Exercise prompt
Please format the lines of all the items below as a JSON list of strings, one string per line, leaving out blank lines and the pictures.

Material for this task
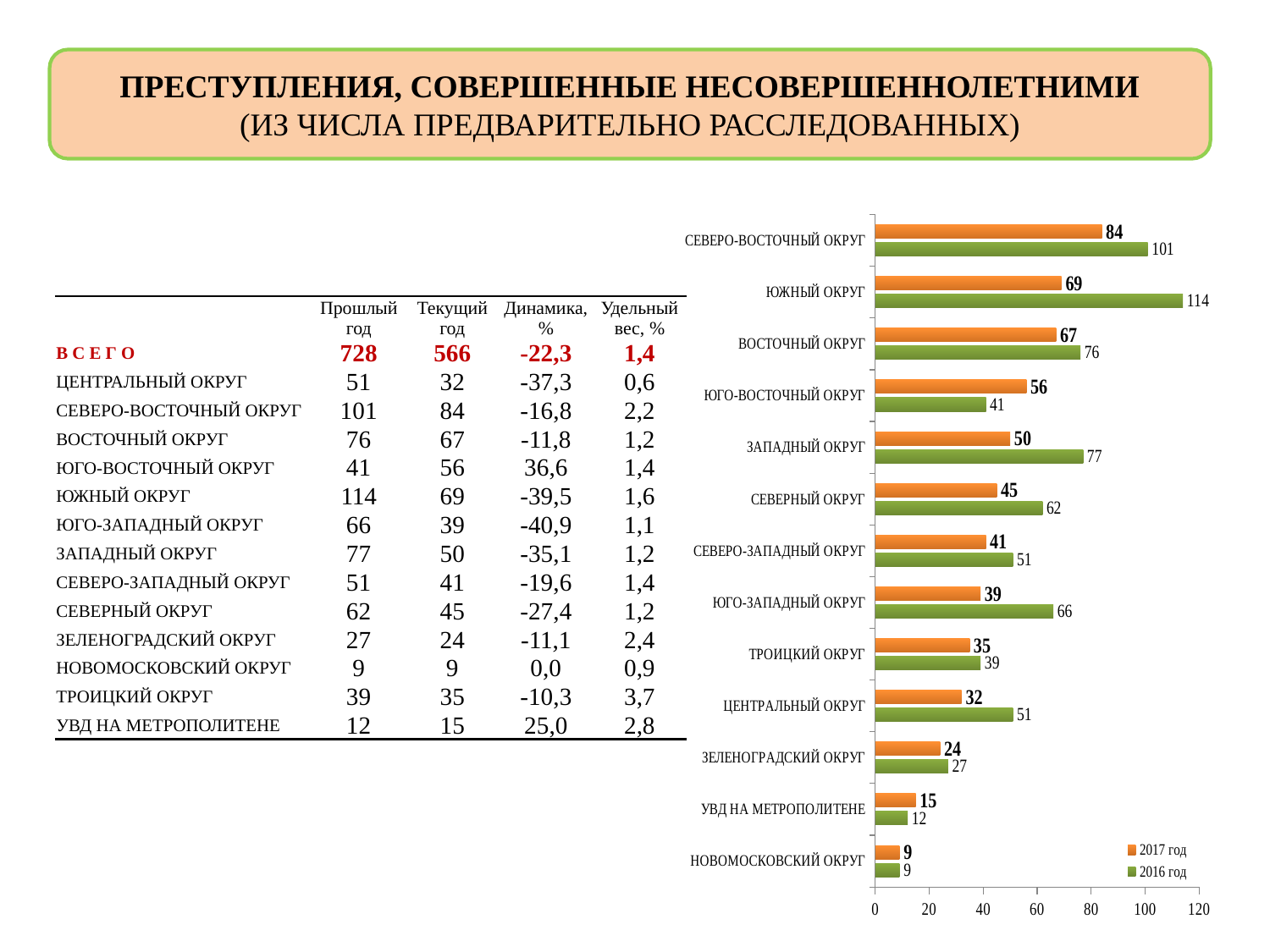
What is the difference between the 2016 год and 2017 год values for ЮЖНЫЙ ОКРУГ? 45 For ЮГО-ВОСТОЧНЫЙ ОКРУГ, which is larger: the 2017 год value or the 2016 год value? 2017 год What is the 2016 год value for ЗАПАДНЫЙ ОКРУГ on the chart? 77 Which category has the lowest 2017 год value on the chart? НОВОМОСКОВСКИЙ ОКРУГ How many categories (districts) are shown on the chart? 13 What is the 2017 год value for ЮЖНЫЙ ОКРУГ on the chart? 69 What is the 2017 год value for УВД НА МЕТРОПОЛИТЕНЕ on the chart? 15 What type of chart is shown on the slide? bar chart Which colour represents the 2016 год series on the chart? green Is the 2016 год value for СЕВЕРО-ВОСТОЧНЫЙ ОКРУГ greater or less than 100? greater How many series does the chart legend list? 2 Which category has the highest 2016 год value on the chart? ЮЖНЫЙ ОКРУГ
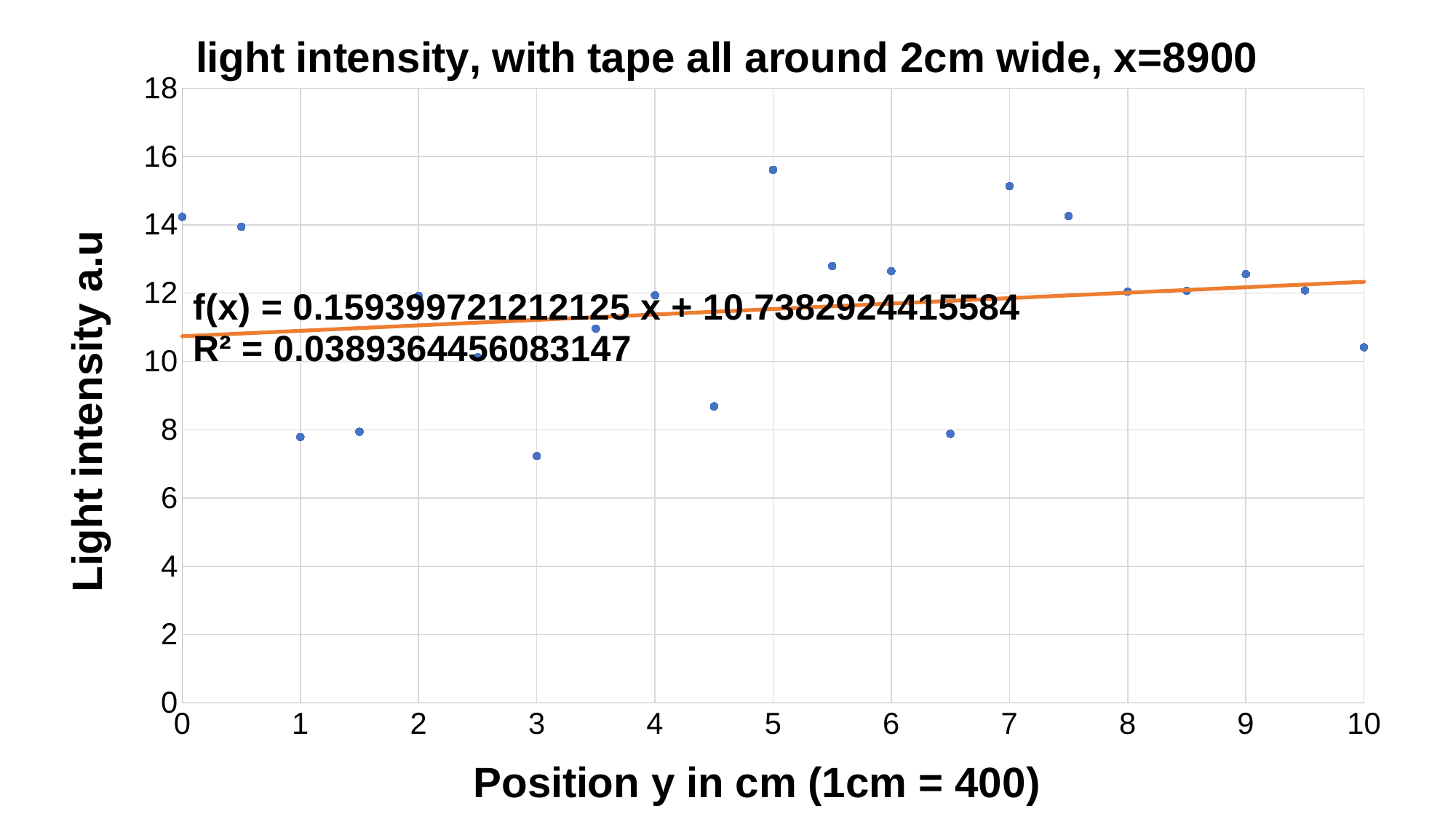
Is the light intensity at position 3 greater or less than 8? less Is the light intensity at position 5 greater or less than 14? greater Does the fitted trend line rise or fall as position increases? rise At which x position is the light intensity highest? 5 What is the label of the x axis? Position y in cm (1cm = 400) Is the light intensity at position 1 greater or less than 10? less What kind of chart is shown on the slide? scatter chart Which has the higher light intensity, position 0 or position 1? position 0 At which x position is the light intensity lowest? 3 How many data points are plotted in the chart? 21 What is the title of the chart? light intensity, with tape all around 2cm wide, x=8900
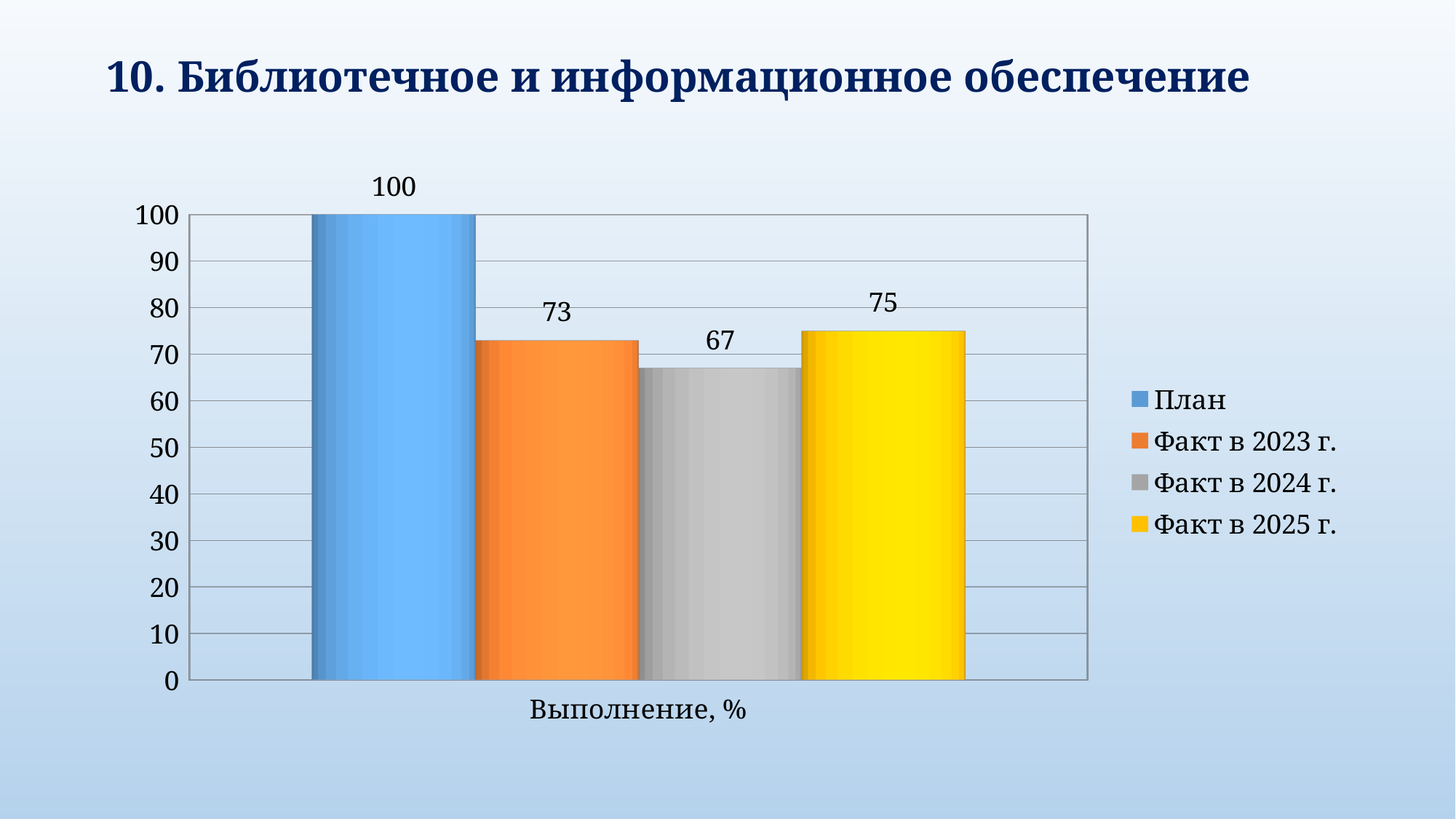
What is the value for Факт в 2023 г.? 73 What is the value for Факт в 2025 г.? 75 Which series has the lowest value? Факт в 2024 г. What is the value for Факт в 2024 г.? 67 What kind of chart is shown on the slide? Bar chart What is the value of the План bar? 100 Which is larger: Факт в 2023 г. or Факт в 2025 г.? Факт в 2025 г. How many series does the legend list? 4 What is the label shown on the horizontal axis of the chart? Выполнение, % Which series has the highest value? План What is the difference between the План value and the Факт в 2025 г. value? 25 What is the difference between Факт в 2023 г. and Факт в 2024 г.? 6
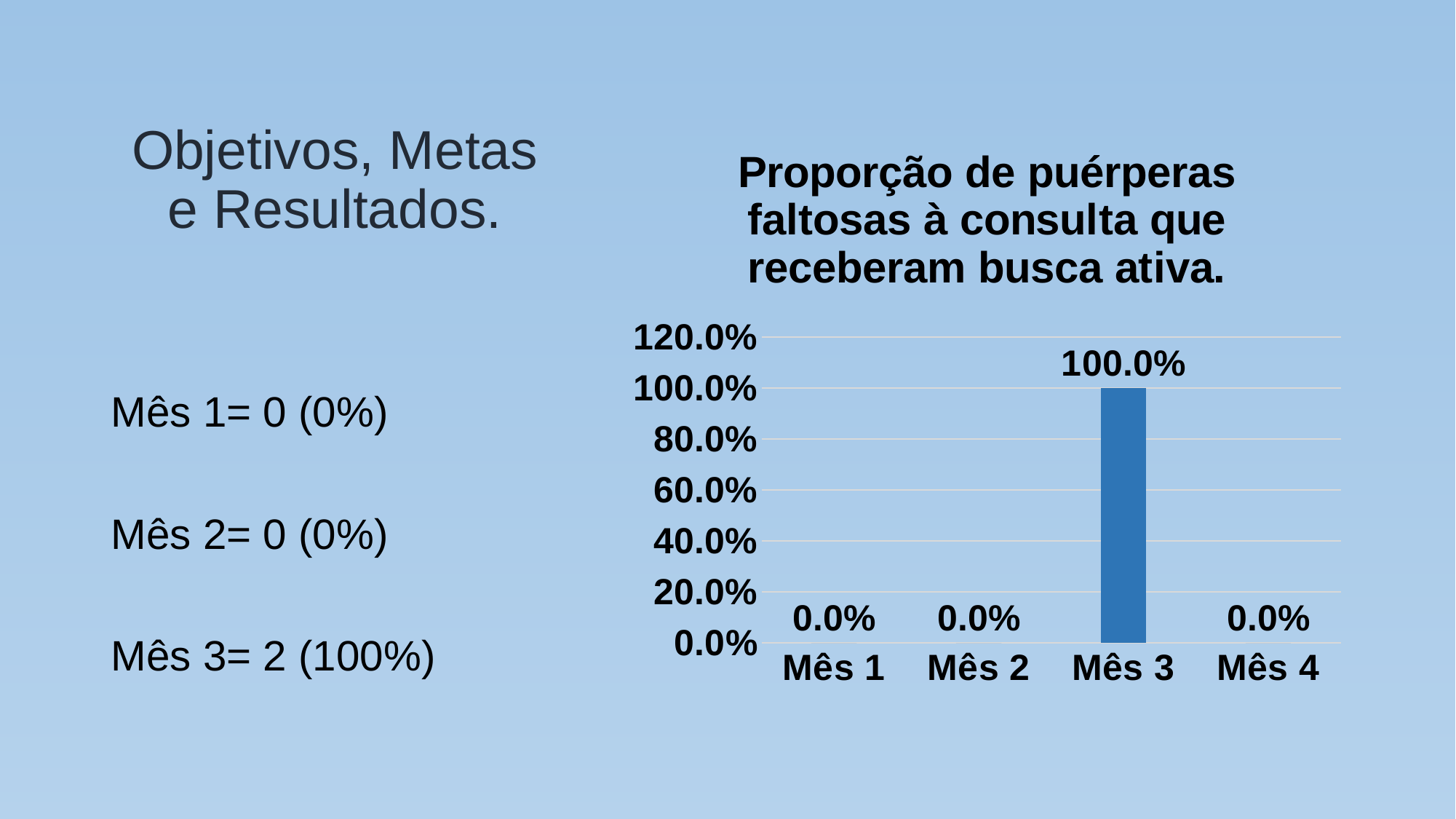
Which is larger, the value for Mês 3 or the value for Mês 4? Mês 3 What is the title of the chart? Proporção de puérperas faltosas à consulta que receberam busca ativa. What is the value for Mês 3? 100.0% How many months have a value of 0.0%? 3 What is the value for Mês 4? 0.0% What is the value for Mês 1? 0.0% What kind of chart is shown on the slide? bar chart What is the highest value shown on the y axis? 120.0% Is the value for Mês 3 greater or less than 80.0%? greater What is the difference between the values for Mês 3 and Mês 2? 100.0% Which month has the highest value? Mês 3 How many months are shown on the x axis? 4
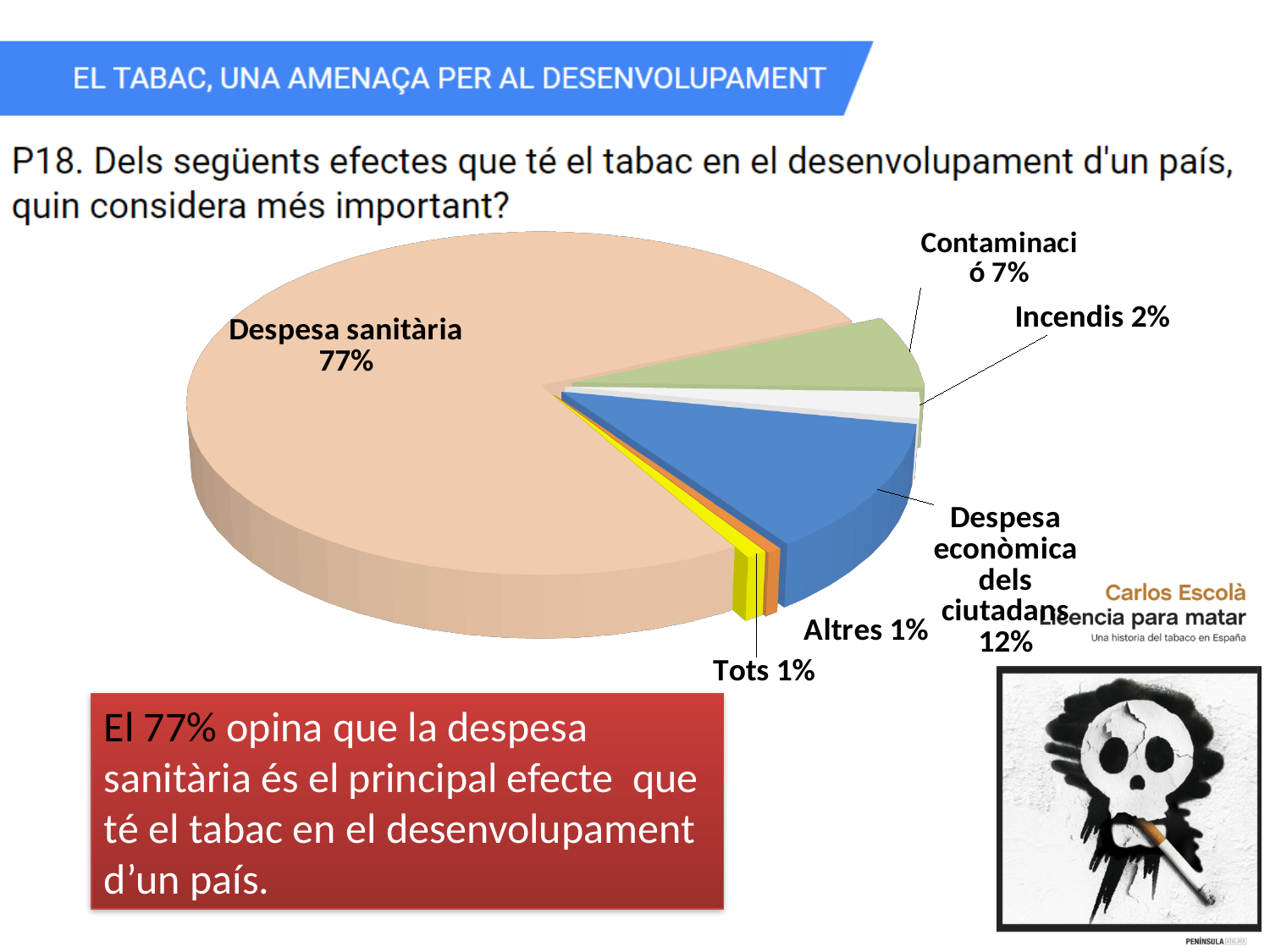
What percentage is shown for Altres? 1% Which is larger, the share for Contaminació or the share for Incendis? Contaminació How many slices does the pie chart have? 6 What is the difference in percentage points between Contaminació and Incendis? 5 Which category has the largest share of the pie? Despesa sanitària What percentage is shown for Despesa econòmica dels ciutadans? 12% Which two categories share the same percentage of 1%? Altres and Tots What percentage is shown for Contaminació? 7% What is the difference in percentage points between Despesa sanitària and Despesa econòmica dels ciutadans? 65 What percentage is shown for Incendis? 2% What percentage of respondents chose Despesa sanitària? 77% What kind of chart is shown on the slide? Pie chart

Result for this task
[
  "What is the difference between the 2016 год and 2017 год values for ЮЖНЫЙ ОКРУГ? 45 For ЮГО-ВОСТОЧНЫЙ ОКРУГ, which is larger: the 2017 год value or the 2016 год value? 2017 год What is the 2016 год value for ЗАПАДНЫЙ ОКРУГ on the chart? 77 Which category has the lowest 2017 год value on the chart? НОВОМОСКОВСКИЙ ОКРУГ How many categories (districts) are shown on the chart? 13 What is the 2017 год value for ЮЖНЫЙ ОКРУГ on the chart? 69 What is the 2017 год value for УВД НА МЕТРОПОЛИТЕНЕ on the chart? 15 What type of chart is shown on the slide? bar chart Which colour represents the 2016 год series on the chart? green Is the 2016 год value for СЕВЕРО-ВОСТОЧНЫЙ ОКРУГ greater or less than 100? greater How many series does the chart legend list? 2 Which category has the highest 2016 год value on the chart? ЮЖНЫЙ ОКРУГ",
  "Is the light intensity at position 3 greater or less than 8? less Is the light intensity at position 5 greater or less than 14? greater Does the fitted trend line rise or fall as position increases? rise At which x position is the light intensity highest? 5 What is the label of the x axis? Position y in cm (1cm = 400) Is the light intensity at position 1 greater or less than 10? less What kind of chart is shown on the slide? scatter chart Which has the higher light intensity, position 0 or position 1? position 0 At which x position is the light intensity lowest? 3 How many data points are plotted in the chart? 21 What is the title of the chart? light intensity, with tape all around 2cm wide, x=8900",
  "What is the value for Факт в 2023 г.? 73 What is the value for Факт в 2025 г.? 75 Which series has the lowest value? Факт в 2024 г. What is the value for Факт в 2024 г.? 67 What kind of chart is shown on the slide? Bar chart What is the value of the План bar? 100 Which is larger: Факт в 2023 г. or Факт в 2025 г.? Факт в 2025 г. How many series does the legend list? 4 What is the label shown on the horizontal axis of the chart? Выполнение, % Which series has the highest value? План What is the difference between the План value and the Факт в 2025 г. value? 25 What is the difference between Факт в 2023 г. and Факт в 2024 г.? 6",
  "Which is larger, the value for Mês 3 or the value for Mês 4? Mês 3 What is the title of the chart? Proporção de puérperas faltosas à consulta que receberam busca ativa. What is the value for Mês 3? 100.0% How many months have a value of 0.0%? 3 What is the value for Mês 4? 0.0% What is the value for Mês 1? 0.0% What kind of chart is shown on the slide? bar chart What is the highest value shown on the y axis? 120.0% Is the value for Mês 3 greater or less than 80.0%? greater What is the difference between the values for Mês 3 and Mês 2? 100.0% Which month has the highest value? Mês 3 How many months are shown on the x axis? 4",
  "What percentage is shown for Altres? 1% Which is larger, the share for Contaminació or the share for Incendis? Contaminació How many slices does the pie chart have? 6 What is the difference in percentage points between Contaminació and Incendis? 5 Which category has the largest share of the pie? Despesa sanitària What percentage is shown for Despesa econòmica dels ciutadans? 12% Which two categories share the same percentage of 1%? Altres and Tots What percentage is shown for Contaminació? 7% What is the difference in percentage points between Despesa sanitària and Despesa econòmica dels ciutadans? 65 What percentage is shown for Incendis? 2% What percentage of respondents chose Despesa sanitària? 77% What kind of chart is shown on the slide? Pie chart"
]